#### Задание
Оформите все строки перечня ниже как нумерованный список, пропустив пустые строки. Изображения в ответ не включайте.
-------- Исходные данные
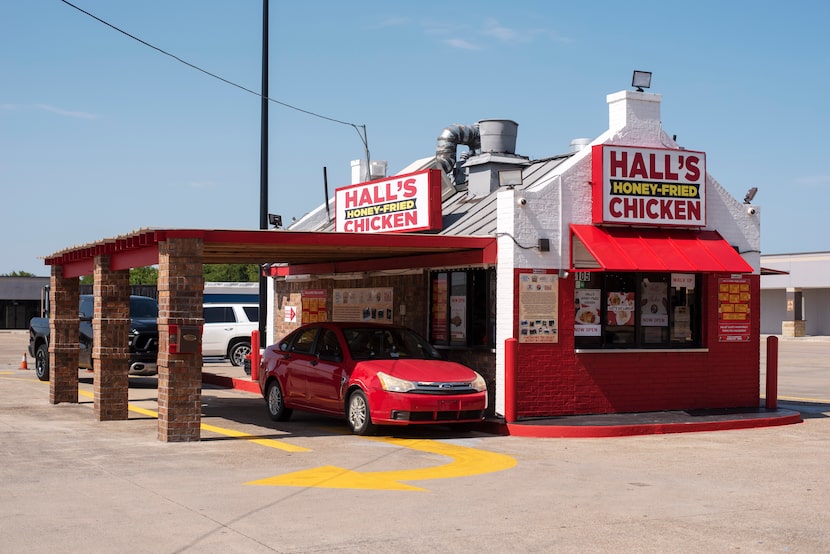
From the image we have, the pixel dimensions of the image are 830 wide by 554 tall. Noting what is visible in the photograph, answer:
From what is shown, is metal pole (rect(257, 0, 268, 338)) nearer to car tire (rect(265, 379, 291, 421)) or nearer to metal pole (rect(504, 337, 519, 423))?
car tire (rect(265, 379, 291, 421))

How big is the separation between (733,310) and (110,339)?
33.9ft

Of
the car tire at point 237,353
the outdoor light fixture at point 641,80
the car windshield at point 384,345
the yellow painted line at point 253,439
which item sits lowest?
the yellow painted line at point 253,439

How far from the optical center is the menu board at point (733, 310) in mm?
17828

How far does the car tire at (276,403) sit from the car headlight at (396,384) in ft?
9.16

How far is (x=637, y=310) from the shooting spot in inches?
677

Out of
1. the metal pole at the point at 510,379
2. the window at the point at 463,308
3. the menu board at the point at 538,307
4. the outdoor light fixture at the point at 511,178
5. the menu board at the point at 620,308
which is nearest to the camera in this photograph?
the metal pole at the point at 510,379

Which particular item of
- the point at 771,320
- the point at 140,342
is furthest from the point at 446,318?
the point at 771,320

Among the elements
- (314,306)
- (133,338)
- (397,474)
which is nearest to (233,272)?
(314,306)

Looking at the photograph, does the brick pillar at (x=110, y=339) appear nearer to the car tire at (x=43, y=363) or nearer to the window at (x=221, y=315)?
the car tire at (x=43, y=363)

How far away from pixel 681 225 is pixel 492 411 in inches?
172

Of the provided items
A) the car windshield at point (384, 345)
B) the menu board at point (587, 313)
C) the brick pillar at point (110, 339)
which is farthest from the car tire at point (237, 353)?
the menu board at point (587, 313)

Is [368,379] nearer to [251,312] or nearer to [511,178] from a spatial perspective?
[511,178]

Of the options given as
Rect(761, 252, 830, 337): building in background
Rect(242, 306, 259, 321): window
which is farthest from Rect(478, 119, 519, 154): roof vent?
Rect(761, 252, 830, 337): building in background

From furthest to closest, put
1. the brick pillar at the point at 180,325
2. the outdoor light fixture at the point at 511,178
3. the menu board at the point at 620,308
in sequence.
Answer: the menu board at the point at 620,308 < the outdoor light fixture at the point at 511,178 < the brick pillar at the point at 180,325
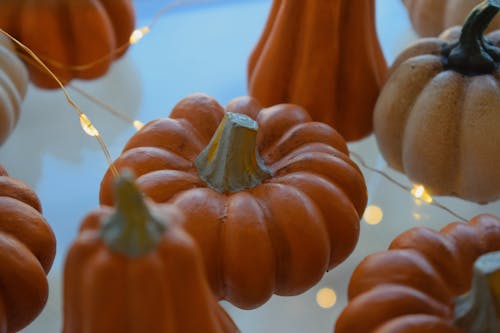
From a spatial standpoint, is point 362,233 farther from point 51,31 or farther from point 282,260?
point 51,31

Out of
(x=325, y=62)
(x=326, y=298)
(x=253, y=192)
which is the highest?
(x=325, y=62)

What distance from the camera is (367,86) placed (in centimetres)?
147

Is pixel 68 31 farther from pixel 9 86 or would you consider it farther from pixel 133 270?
pixel 133 270

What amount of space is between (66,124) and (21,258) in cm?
70

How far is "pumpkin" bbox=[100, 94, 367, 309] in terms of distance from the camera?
3.62 feet

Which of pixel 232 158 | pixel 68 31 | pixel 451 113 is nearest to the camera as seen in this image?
pixel 232 158

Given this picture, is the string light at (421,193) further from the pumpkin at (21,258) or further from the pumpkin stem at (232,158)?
the pumpkin at (21,258)

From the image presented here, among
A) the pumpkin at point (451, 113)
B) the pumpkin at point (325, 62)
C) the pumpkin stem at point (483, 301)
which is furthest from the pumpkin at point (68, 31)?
the pumpkin stem at point (483, 301)

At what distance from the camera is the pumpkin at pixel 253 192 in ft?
3.62

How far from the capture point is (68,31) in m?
1.58

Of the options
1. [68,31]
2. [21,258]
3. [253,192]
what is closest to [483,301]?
[253,192]

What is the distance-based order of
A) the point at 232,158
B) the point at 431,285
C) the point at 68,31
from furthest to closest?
1. the point at 68,31
2. the point at 232,158
3. the point at 431,285

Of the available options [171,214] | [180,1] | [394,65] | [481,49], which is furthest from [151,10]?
[171,214]

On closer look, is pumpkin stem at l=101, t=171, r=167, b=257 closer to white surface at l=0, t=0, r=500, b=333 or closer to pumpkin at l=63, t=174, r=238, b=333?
pumpkin at l=63, t=174, r=238, b=333
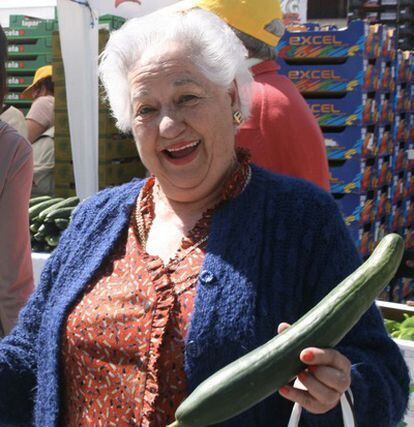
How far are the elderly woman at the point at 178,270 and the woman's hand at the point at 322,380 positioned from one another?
148 millimetres

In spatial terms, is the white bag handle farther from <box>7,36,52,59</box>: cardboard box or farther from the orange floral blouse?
<box>7,36,52,59</box>: cardboard box

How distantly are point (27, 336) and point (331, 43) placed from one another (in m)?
4.01

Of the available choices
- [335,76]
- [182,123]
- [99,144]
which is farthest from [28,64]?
[182,123]

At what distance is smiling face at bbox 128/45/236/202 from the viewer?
176cm

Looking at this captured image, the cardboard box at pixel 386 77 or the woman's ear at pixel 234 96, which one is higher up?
the woman's ear at pixel 234 96

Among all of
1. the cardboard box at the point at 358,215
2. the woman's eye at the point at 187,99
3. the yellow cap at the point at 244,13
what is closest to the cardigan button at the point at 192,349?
the woman's eye at the point at 187,99

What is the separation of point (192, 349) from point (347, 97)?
411cm

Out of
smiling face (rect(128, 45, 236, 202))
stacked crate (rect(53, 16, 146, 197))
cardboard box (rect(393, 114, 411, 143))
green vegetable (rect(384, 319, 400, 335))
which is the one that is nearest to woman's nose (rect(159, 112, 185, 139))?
smiling face (rect(128, 45, 236, 202))

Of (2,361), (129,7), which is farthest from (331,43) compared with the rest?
(2,361)

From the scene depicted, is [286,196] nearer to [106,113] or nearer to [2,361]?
[2,361]

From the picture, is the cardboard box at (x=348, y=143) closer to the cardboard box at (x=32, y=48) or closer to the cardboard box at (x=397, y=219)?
the cardboard box at (x=397, y=219)

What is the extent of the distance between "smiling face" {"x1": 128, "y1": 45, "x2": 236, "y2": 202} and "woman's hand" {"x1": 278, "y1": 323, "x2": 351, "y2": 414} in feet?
2.04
----------------
#### Полное решение
1. From the image we have, the pixel dimensions of the image are 830 wide by 554 tall. Noting what is visible in the photograph, answer:
2. From what is shown, is metal pole (rect(257, 0, 268, 338)) nearer to car tire (rect(265, 379, 291, 421)) or nearer to metal pole (rect(504, 337, 519, 423))?
3. car tire (rect(265, 379, 291, 421))
4. How big is the separation between (733,310) and (110,339)?
5. 33.9ft
6. Of
7. the car tire at point 237,353
8. the outdoor light fixture at point 641,80
9. the car windshield at point 384,345
10. the yellow painted line at point 253,439
11. which item sits lowest?
12. the yellow painted line at point 253,439
13. How far from the optical center is the menu board at point (733, 310) in mm?
14. 17828
15. How far does the car tire at (276,403) sit from the car headlight at (396,384) in ft?
16. 9.16
17. How far is (x=637, y=310) from the shooting spot in inches?
18. 677
19. Out of
20. 1. the metal pole at the point at 510,379
21. 2. the window at the point at 463,308
22. 3. the menu board at the point at 538,307
23. 4. the outdoor light fixture at the point at 511,178
24. 5. the menu board at the point at 620,308
25. which is nearest to the camera in this photograph?
26. the metal pole at the point at 510,379
27. Which particular item of
28. - the point at 771,320
29. - the point at 140,342
30. is furthest from the point at 446,318?
31. the point at 771,320
32. Among the elements
33. - (314,306)
34. - (133,338)
35. - (397,474)
36. which is nearest to (233,272)?
37. (314,306)
38. Looking at the photograph, does the brick pillar at (x=110, y=339) appear nearer to the car tire at (x=43, y=363) or nearer to the window at (x=221, y=315)?
39. the car tire at (x=43, y=363)
40. How far away from pixel 681 225 is pixel 492 411 in inches?
41. 172
42. Of the provided items
43. A) the car windshield at point (384, 345)
44. B) the menu board at point (587, 313)
45. C) the brick pillar at point (110, 339)
46. which is farthest from the car tire at point (237, 353)?
47. the menu board at point (587, 313)
48. Is [368,379] nearer to [251,312] or nearer to [511,178] from a spatial perspective?
49. [511,178]
50. Of the options given as
51. Rect(761, 252, 830, 337): building in background
52. Rect(242, 306, 259, 321): window
53. which is farthest from Rect(478, 119, 519, 154): roof vent?
54. Rect(761, 252, 830, 337): building in background
55. From furthest to closest, put
56. 1. the brick pillar at the point at 180,325
57. 2. the outdoor light fixture at the point at 511,178
58. 3. the menu board at the point at 620,308
59. in sequence.
60. Answer: the menu board at the point at 620,308 < the outdoor light fixture at the point at 511,178 < the brick pillar at the point at 180,325
61. From a spatial standpoint, is point 362,233 farther from point 51,31 or farther from point 282,260?
62. point 51,31
63. Out of
64. (x=325, y=62)
65. (x=326, y=298)
66. (x=253, y=192)
67. which is the highest?
68. (x=325, y=62)
69. What distance from the camera is (367,86) placed (in centimetres)?
70. 147
71. Is pixel 68 31 farther from pixel 9 86 or would you consider it farther from pixel 133 270?
72. pixel 133 270
73. What amount of space is between (66,124) and (21,258) in cm?
74. 70
75. How far is "pumpkin" bbox=[100, 94, 367, 309] in terms of distance from the camera?
76. 3.62 feet
77. Which of pixel 232 158 | pixel 68 31 | pixel 451 113 is nearest to the camera as seen in this image?
78. pixel 232 158
79. Given this picture, is the string light at (421,193) further from the pumpkin at (21,258) or further from the pumpkin stem at (232,158)?
80. the pumpkin at (21,258)
81. From the image presented here, among
82. A) the pumpkin at point (451, 113)
83. B) the pumpkin at point (325, 62)
84. C) the pumpkin stem at point (483, 301)
85. which is furthest from the pumpkin at point (68, 31)?
86. the pumpkin stem at point (483, 301)
87. At what distance from the camera is the pumpkin at pixel 253 192 in ft?
88. 3.62
89. How far from the capture point is (68,31) in m?
90. 1.58
91. Of the options
92. 1. [68,31]
93. 2. [21,258]
94. 3. [253,192]
95. what is closest to [483,301]?
96. [253,192]
97. What is the distance-based order of
98. A) the point at 232,158
99. B) the point at 431,285
100. C) the point at 68,31
101. from furthest to closest?
102. 1. the point at 68,31
103. 2. the point at 232,158
104. 3. the point at 431,285
105. Of the available options [171,214] | [180,1] | [394,65] | [481,49], which is furthest from [151,10]?
106. [171,214]
107. On closer look, is pumpkin stem at l=101, t=171, r=167, b=257 closer to white surface at l=0, t=0, r=500, b=333 or closer to pumpkin at l=63, t=174, r=238, b=333?
108. pumpkin at l=63, t=174, r=238, b=333
109. How far are the elderly woman at the point at 178,270 and the woman's hand at the point at 322,380 positioned from one another?
110. 148 millimetres
111. In spatial terms, is the white bag handle farther from <box>7,36,52,59</box>: cardboard box or farther from the orange floral blouse?
112. <box>7,36,52,59</box>: cardboard box
113. How distantly are point (27, 336) and point (331, 43) placed from one another (in m)?
114. 4.01
115. Of the available choices
116. - [335,76]
117. - [182,123]
118. - [99,144]
119. which is farthest from [28,64]?
120. [182,123]
121. At what distance is smiling face at bbox 128/45/236/202 from the viewer?
122. 176cm
123. Looking at this captured image, the cardboard box at pixel 386 77 or the woman's ear at pixel 234 96, which one is higher up?
124. the woman's ear at pixel 234 96
125. Among all of
126. 1. the cardboard box at the point at 358,215
127. 2. the woman's eye at the point at 187,99
128. 3. the yellow cap at the point at 244,13
129. what is closest to the cardigan button at the point at 192,349?
130. the woman's eye at the point at 187,99
131. What is the separation of point (192, 349) from point (347, 97)?
132. 411cm
133. Out of
134. smiling face (rect(128, 45, 236, 202))
135. stacked crate (rect(53, 16, 146, 197))
136. cardboard box (rect(393, 114, 411, 143))
137. green vegetable (rect(384, 319, 400, 335))
138. which is the one that is nearest to woman's nose (rect(159, 112, 185, 139))?
139. smiling face (rect(128, 45, 236, 202))
140. Of (2,361), (129,7), which is farthest from (331,43) compared with the rest?
141. (2,361)
142. From the scene depicted, is [286,196] nearer to [106,113] or nearer to [2,361]?
143. [2,361]
144. From the picture, is the cardboard box at (x=348, y=143) closer to the cardboard box at (x=32, y=48) or closer to the cardboard box at (x=397, y=219)?
145. the cardboard box at (x=397, y=219)
146. What is the extent of the distance between "smiling face" {"x1": 128, "y1": 45, "x2": 236, "y2": 202} and "woman's hand" {"x1": 278, "y1": 323, "x2": 351, "y2": 414} in feet?
147. 2.04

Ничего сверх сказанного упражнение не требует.